Things end up okay for Rudolph in the end, but this really is kind of silly: how could these 3 guys be somehow worse off than a train with square wheels on its caboose? I mean, really. But they didn’t fit a main criteria: they weren’t toys. So they didn’t fit in.
Like Christmas, this 48 year old classic comes around every year. And kids still like it. Heck, adults still like it. And while some of this can be chalked up to nostalgia, the rest can be attributed to that timeless human experience: at some point or another in our lives, we feel as though we don’t fit in.
I think a lot of our childhoods and teenage years are flecked with this feeling in some way or another; what is harder to admit is that our adulthoods aren’t immune from this sense of being a Misfit. I’d like to say that I can’t remember the last time I said something that was received with raised eyebrows and/or comments like: “Wha…?” but I can’t. The sad truth is, I’m pretty sure I can remember a time a couple hours ago. It doesn’t go away with age.
And often in extreme cases, when we face the discomfort, loneliness, or sense of rejection that can come with feeling like a misfit, we run away. We search for a place or group where we can belong. But during this search, we discover something even more disturbing: we still don’t fit in. We expect to find our fit in the puzzle and find out we don’t fit into that puzzle… or that one… not even the Puzzle of Misfit Puzzles.
And I’ve got to be honest: one of the places where I’ve often felt like a Misfit among Misfits was at church growing up. Without going into details or specific situations, things reached their apex when my now-husband, then-boyfriend, was taken aside privately by our church’s youthpastor and advised he break up with me if we wanted to continue volunteering with the church youthgroup.
Christians often characterize themselves as the Misfits of the Worldy World. And I was a Misfit among Misfits.
But here’s the happy news: this isn’t what the Church is actually about. As Vince said on Sunday: You can belong, but not fit in. We’re all individuals, and we all have our good qualities and not-so-good qualiies, and we have our individual talents, gifts… and quirks. But the idea that the Church is the place where the Homogenized go is not Biblical.
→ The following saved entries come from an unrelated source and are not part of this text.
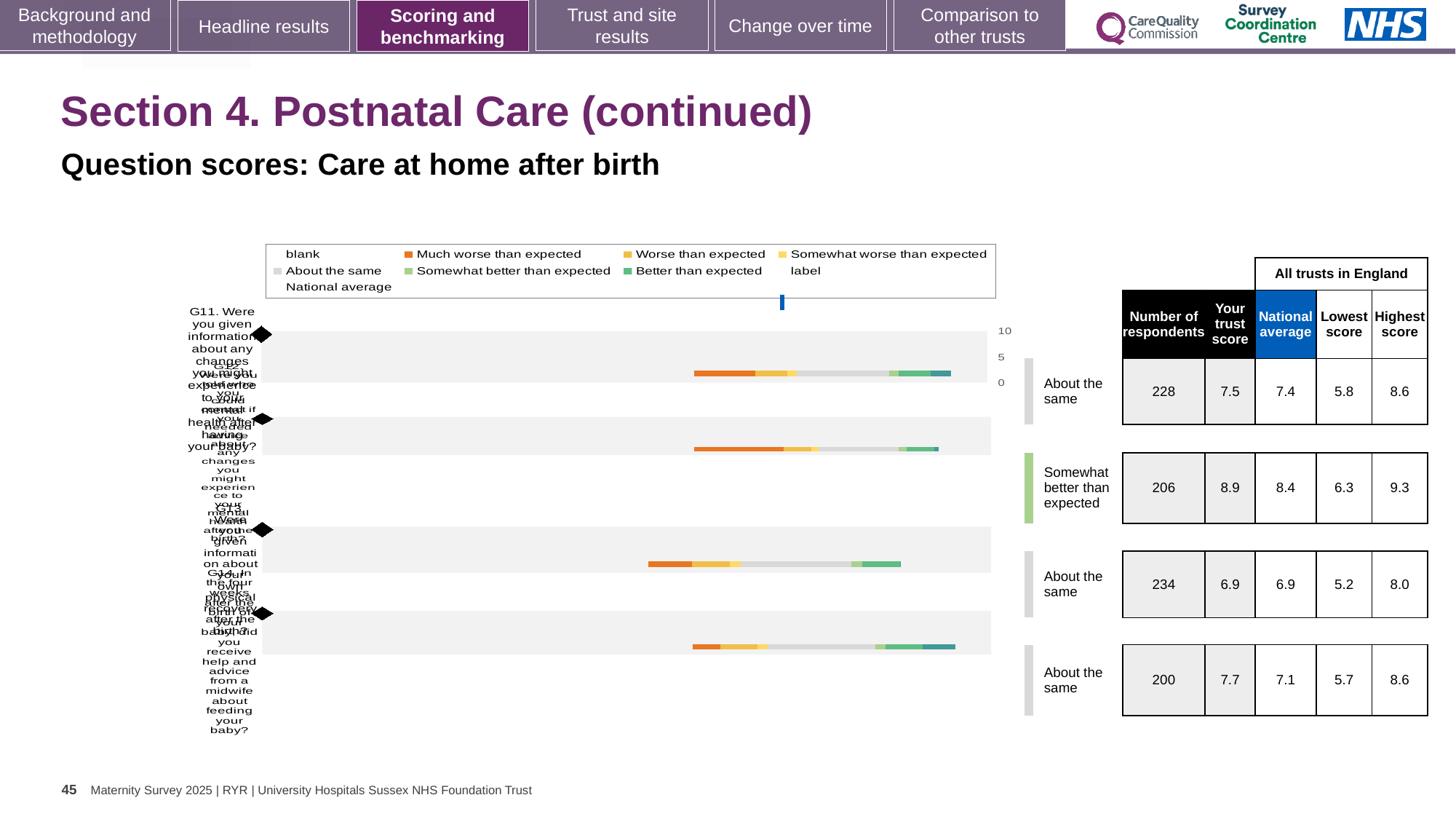
For the fourth (bottom) question row, which is larger: the trust score or the national average? the trust score (7.7) In the table beside the chart, what is the national average for the third question row? 6.9 In the table beside the chart, what is the number of respondents for the first (top) question row? 228 In the table beside the chart, what is the trust score for the row rated 'Somewhat better than expected'? 8.9 What kind of chart is shown on the slide? bar chart How many question rows (bars) does the chart show? 4 In the table beside the chart, what is the lowest score for the second question row? 6.3 Which question row has the fewest respondents in the table beside the chart? the fourth (bottom) row, 200 For the row rated 'Somewhat better than expected', what is the difference between the trust score and the national average? 0.5 Which question row has the highest trust score in the table beside the chart? the second row (Somewhat better than expected), 8.9 In the table beside the chart, what is the highest score for the fourth (bottom) question row? 8.6 In the chart legend, which colour represents 'Much worse than expected'? orange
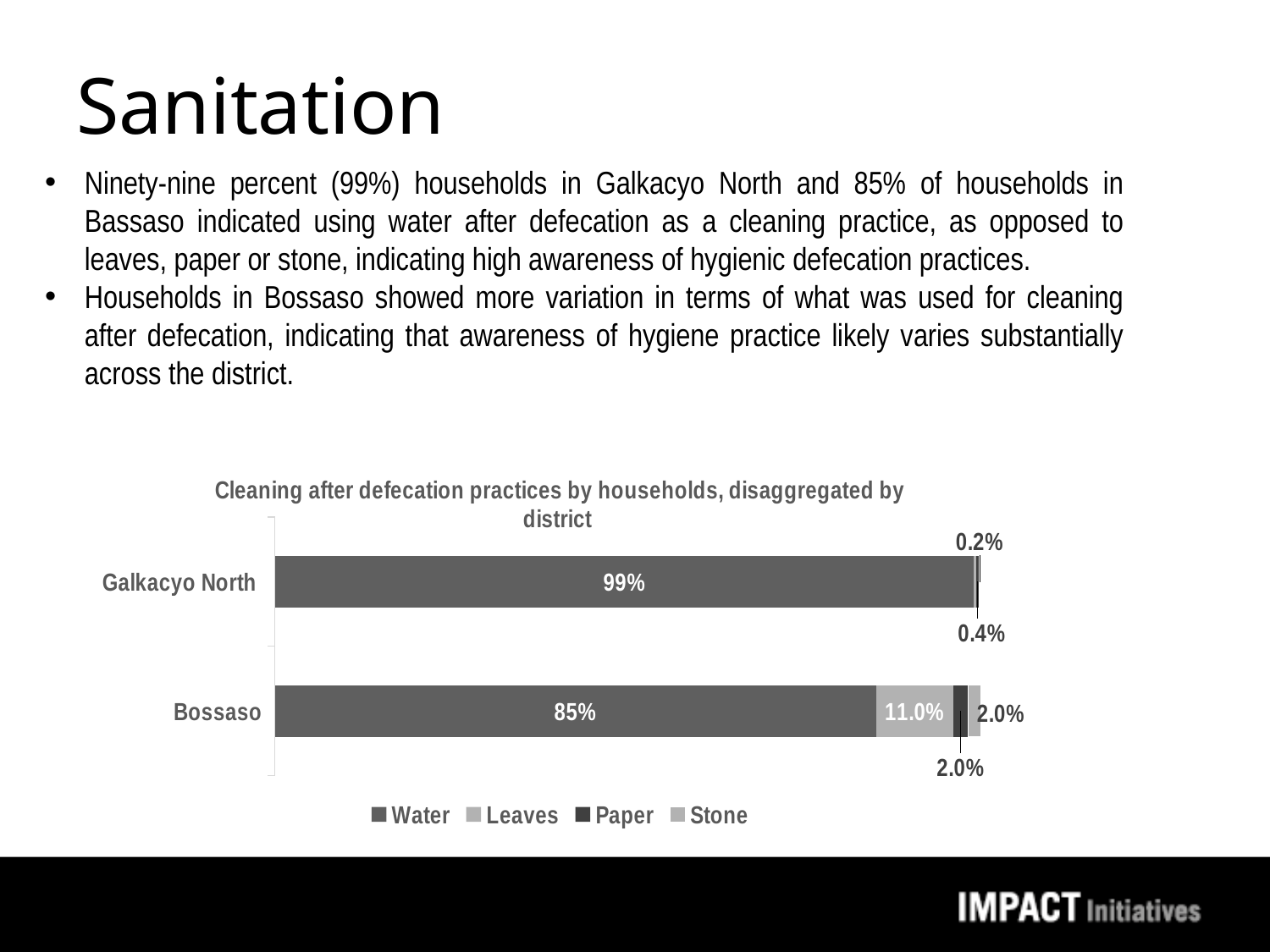
What kind of chart is shown on the slide? Stacked bar chart What is the difference in percentage points between the share of households using water in Galkacyo North and in Bossaso? 14 percentage points What percentage of households in Bossaso use water for cleaning after defecation? 85% What is the total of the stacked bar for Bossaso? 100% What is the title of the chart? Cleaning after defecation practices by households, disaggregated by district How many series does the chart legend list? 4 Which series are listed in the chart legend? Water, Leaves, Paper, Stone What percentage of households in Bossaso use leaves for cleaning after defecation? 11.0% What percentage of households in Galkacyo North use water for cleaning after defecation? 99% Which district has the higher share of households using water for cleaning after defecation? Galkacyo North What percentage of households in Bossaso use stone for cleaning after defecation? 2.0% How many districts are shown in the chart? 2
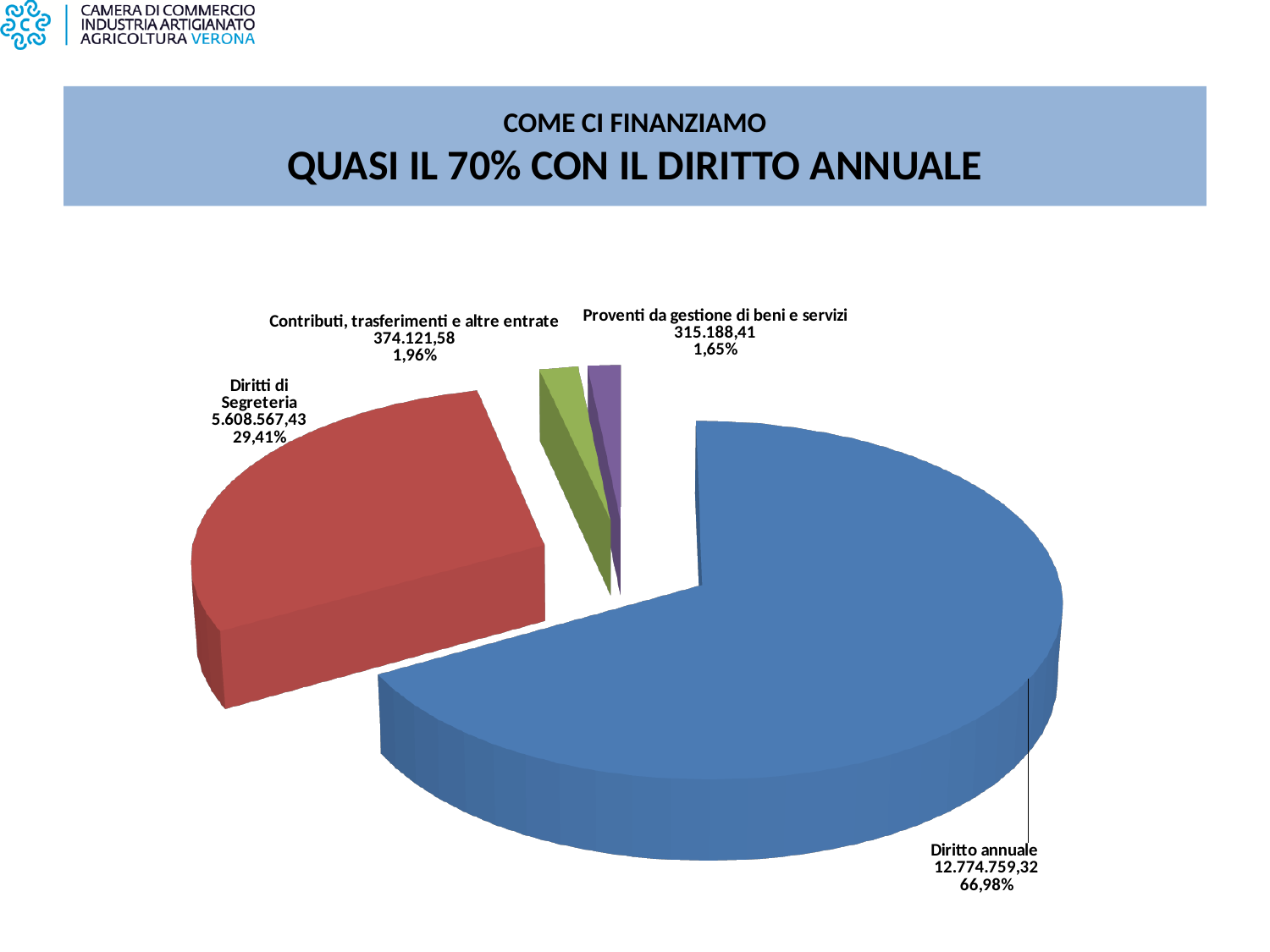
How many slices does the pie chart have? 4 What is the value shown for Diritti di Segreteria? 5.608.567,43 Which is larger, Diritti di Segreteria or Contributi, trasferimenti e altre entrate? Diritti di Segreteria What colour is the Diritto annuale slice? blue Which category has the smallest slice of the pie? Proventi da gestione di beni e servizi What is the value shown for Contributi, trasferimenti e altre entrate? 374.121,58 Which category has the largest slice of the pie? Diritto annuale What is the value shown for Diritto annuale? 12.774.759,32 What percentage share does Diritti di Segreteria have? 29,41% What kind of chart is shown on the slide? pie chart What percentage share does Proventi da gestione di beni e servizi have? 1,65% What is the difference in percentage share between Diritto annuale and Diritti di Segreteria? 37,57%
The church is for the broken, the searching, the growing, the young, the lost, the found, the old, Christians, non-Christians, the rich, the poor, the middle class, men, women, all ethnicities, all nations: Everyone. There is no “us” and “them.” We’re all in the same boat, and yet we’re all different.
We all belong, but we all don’t fit in. The church isn’t a neat little puzzle. Perhaps the more apt, cheese-ball metaphor would be a mosaic: mosaics don’t fit together neatly; they’re held together by some kind of sealant/cement. In the church, we don’t come together as a community because we’re all alike; we come together because we’re held together and united in Christ.
Even better: these things that often make us feel like Misfits can actually serve an important purpose in the Church. After all, as we know, Rudolph’s red nose turns out to be what saves the day.
So rather than characterize the Church as the place where individuality goes to die, and where only certain kinds of people need apply, we should instead characterize the Church as the Island of Misfit Misfits: the place you can belong, but not fit in.